İstanbul'da Bahar...İstanbul'da Aşk... Mektuplarınız gecikiyorsa hemen kızmayın gecikmenin romantik bir nedeni olabilir bence ;)
Mart 2012 Fındıklı sahili...




16 Mart 2012 Cuma

Tedirgin bekleyiş

Hastayım, en azından iyileşmekte olan bir hastayım diyeyim.. Tam da masamda yapılmayı bekleyen işler birikmişken hasta olmak hiç de adaletli sayılmaz, işe gitmek istediğiniz bir zamanda işe gidememek o kadar da hoş değil.

Ev de dağıldı iyice. İlk taşındığım günlerde gösterdiğim özenin ne zaman ortadan kalkacağını merak ediyordum. Tahmin ettiğim gibi üç ay sonra asla hamaratlığıyla ve ev işlerindeki mükemmel başarısıyla övünemeyecek bir insan olduğum gerçeği su yüzüne çıkmış oldu. Ama temizlikte ve yemekte son derece hızlı olduğum bir gerçek. Bu da annemin şehir dışı seferlerinin dönüşünde savaş yerine dönmüş bir evi yaklaşık dört saatte misafir kabul edebilecek hale getirmek ve bu arada üç çeşit yemek hazırlamak konusunda yaptığım çalışmalarım sonucunda geliştirdiğim bir beceri.

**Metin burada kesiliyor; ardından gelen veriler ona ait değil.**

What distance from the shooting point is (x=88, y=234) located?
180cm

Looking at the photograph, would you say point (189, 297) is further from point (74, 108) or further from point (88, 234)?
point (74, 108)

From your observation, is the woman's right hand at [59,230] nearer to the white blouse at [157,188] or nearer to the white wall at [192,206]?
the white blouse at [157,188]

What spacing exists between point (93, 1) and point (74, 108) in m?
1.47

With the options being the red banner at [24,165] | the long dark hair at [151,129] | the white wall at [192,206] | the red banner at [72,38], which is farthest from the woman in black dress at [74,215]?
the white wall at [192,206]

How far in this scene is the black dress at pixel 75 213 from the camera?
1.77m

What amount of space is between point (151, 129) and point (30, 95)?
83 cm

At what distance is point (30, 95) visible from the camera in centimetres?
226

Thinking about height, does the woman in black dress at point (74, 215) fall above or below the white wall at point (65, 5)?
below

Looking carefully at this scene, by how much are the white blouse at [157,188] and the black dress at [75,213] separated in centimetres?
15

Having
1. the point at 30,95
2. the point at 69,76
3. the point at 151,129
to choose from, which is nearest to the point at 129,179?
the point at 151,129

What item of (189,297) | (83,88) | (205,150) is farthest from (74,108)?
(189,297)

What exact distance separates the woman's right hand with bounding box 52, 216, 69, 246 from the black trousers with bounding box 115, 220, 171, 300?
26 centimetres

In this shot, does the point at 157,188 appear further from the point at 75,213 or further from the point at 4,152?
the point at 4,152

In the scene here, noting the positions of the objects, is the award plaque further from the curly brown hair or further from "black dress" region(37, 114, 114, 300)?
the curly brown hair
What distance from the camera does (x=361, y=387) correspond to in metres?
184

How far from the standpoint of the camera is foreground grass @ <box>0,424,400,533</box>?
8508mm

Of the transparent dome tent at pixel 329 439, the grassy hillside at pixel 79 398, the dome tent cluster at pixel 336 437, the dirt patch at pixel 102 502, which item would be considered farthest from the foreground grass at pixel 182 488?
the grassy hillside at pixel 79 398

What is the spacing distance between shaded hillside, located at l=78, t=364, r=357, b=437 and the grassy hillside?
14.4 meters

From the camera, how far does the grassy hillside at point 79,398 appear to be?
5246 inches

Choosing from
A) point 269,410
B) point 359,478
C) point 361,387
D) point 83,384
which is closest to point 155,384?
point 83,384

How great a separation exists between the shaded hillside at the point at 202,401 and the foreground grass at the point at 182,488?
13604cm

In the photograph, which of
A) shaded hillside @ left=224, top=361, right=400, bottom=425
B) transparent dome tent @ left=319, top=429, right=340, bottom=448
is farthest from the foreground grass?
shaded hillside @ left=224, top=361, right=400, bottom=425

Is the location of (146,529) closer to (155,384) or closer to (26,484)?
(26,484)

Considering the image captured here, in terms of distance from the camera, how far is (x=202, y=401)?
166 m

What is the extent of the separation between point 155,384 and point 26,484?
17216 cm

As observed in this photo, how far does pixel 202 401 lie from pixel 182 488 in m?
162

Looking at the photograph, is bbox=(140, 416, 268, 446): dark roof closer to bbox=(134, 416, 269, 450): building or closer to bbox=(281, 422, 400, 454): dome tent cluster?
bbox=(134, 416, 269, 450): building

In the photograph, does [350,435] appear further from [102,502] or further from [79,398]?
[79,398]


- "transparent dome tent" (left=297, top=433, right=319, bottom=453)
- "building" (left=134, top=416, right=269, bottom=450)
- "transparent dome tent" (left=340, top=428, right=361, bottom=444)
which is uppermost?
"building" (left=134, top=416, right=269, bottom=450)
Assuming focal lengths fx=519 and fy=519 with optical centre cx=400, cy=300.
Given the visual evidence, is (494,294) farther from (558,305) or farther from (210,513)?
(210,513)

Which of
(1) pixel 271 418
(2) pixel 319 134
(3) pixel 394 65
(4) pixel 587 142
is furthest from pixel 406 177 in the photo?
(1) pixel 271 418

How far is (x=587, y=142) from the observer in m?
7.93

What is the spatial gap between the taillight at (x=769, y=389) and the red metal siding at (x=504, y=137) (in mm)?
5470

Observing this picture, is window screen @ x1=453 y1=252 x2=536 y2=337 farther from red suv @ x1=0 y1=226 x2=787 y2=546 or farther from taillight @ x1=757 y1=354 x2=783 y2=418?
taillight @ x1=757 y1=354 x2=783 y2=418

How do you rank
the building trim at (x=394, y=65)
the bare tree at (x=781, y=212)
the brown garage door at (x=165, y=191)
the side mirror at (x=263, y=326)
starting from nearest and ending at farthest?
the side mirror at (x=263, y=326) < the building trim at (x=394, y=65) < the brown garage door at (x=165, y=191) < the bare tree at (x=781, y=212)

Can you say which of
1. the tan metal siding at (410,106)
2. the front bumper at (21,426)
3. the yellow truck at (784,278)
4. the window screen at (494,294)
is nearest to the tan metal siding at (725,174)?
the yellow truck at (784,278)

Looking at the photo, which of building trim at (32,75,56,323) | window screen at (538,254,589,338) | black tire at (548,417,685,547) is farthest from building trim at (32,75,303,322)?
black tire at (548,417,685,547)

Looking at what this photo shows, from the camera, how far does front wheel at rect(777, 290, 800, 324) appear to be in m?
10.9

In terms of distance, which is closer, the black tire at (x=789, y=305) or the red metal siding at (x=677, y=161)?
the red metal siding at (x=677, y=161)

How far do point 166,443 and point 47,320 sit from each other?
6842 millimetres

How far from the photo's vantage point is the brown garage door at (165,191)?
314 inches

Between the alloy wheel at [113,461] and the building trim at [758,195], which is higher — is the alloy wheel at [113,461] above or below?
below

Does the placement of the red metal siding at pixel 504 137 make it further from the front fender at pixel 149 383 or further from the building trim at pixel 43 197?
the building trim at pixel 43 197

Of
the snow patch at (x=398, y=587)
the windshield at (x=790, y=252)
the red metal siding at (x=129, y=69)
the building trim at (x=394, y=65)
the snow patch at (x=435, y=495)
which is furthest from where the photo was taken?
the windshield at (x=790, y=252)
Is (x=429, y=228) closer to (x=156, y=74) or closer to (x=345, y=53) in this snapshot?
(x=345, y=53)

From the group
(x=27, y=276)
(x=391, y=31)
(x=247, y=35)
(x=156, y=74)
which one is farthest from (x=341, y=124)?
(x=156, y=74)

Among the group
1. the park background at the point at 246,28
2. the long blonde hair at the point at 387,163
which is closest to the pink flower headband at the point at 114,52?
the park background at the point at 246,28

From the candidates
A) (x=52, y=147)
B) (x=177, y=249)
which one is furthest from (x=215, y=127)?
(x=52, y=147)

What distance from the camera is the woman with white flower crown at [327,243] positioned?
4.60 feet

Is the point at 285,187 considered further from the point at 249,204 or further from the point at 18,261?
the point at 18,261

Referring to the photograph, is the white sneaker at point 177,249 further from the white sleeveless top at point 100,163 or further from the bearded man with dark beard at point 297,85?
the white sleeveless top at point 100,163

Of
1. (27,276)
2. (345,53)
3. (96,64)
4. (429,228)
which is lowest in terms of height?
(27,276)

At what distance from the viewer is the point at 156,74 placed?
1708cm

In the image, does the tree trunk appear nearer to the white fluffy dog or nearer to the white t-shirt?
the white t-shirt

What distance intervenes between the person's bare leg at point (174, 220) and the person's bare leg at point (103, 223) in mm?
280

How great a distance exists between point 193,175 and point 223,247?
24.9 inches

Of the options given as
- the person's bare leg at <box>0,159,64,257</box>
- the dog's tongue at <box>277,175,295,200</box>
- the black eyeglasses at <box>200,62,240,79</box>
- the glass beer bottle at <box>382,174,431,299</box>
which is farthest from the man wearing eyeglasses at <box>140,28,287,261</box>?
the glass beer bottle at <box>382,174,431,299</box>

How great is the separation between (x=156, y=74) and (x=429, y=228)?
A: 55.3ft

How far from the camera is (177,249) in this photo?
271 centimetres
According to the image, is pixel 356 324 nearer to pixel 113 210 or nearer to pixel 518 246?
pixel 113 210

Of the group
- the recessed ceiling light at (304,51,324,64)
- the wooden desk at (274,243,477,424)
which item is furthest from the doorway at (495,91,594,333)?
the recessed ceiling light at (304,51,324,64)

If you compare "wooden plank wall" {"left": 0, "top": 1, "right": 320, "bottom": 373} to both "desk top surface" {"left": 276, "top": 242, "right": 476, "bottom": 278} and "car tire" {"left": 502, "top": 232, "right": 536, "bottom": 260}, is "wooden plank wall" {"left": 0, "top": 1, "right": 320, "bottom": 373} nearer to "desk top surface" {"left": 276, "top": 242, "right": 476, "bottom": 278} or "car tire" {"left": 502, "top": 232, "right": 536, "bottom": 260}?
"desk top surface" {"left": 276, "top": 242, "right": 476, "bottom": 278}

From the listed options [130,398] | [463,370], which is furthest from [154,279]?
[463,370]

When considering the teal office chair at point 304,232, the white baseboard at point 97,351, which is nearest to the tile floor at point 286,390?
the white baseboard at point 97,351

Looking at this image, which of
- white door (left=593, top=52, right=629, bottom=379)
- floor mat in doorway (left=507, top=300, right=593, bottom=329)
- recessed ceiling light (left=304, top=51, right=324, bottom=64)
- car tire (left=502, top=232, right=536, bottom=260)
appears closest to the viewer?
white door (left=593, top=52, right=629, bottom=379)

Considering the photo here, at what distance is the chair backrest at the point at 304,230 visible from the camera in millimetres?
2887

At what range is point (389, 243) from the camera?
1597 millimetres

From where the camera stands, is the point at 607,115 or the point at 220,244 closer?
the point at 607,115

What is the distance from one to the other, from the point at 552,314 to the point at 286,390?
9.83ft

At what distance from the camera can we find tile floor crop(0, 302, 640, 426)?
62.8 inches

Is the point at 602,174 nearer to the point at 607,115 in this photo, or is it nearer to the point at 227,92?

Gerçi zamanla yarışıyor olmanın yükselttiği adrenalinin eşliğinde kazanılan bu becerinin bedeli yorgunluktan titreyen eller ve bacaklar oluyordu ama olsun mühim olan ipi göğüslemek.

Sanırım bir "ev hanımı" olarak yetiştirilmemiş olsam da tek başına ayakta kalabilecek özelliklere sahip olarak yetişmiş olduğum söylenebilir. İnsanın annesi o kadar yoğun çalışınca kendi ayakları üzerinde durmayı öğrenmekten başka çaresi kalmıyor. Ağabeyimin olağanüstü yaratıcılığının da bunda etkisi vardır sanırım. Küçükken evi temizlemek gerektiğinde bir kağıdın üzerine evin planını çizer, toplanıp temizlenecek her bir nesneyi numaralandırır ve onları numaralarına göre paylaştırırdı. Sonra saatlerimizi ayarlayıp en kısa sürede evi temizleme oyunu oynardık. Çocukluğumla ilgili her anımda abimle ilgili anlatacak eğlenceli bir şeyler buluyorum ve eski günleri özlüyorum biraz.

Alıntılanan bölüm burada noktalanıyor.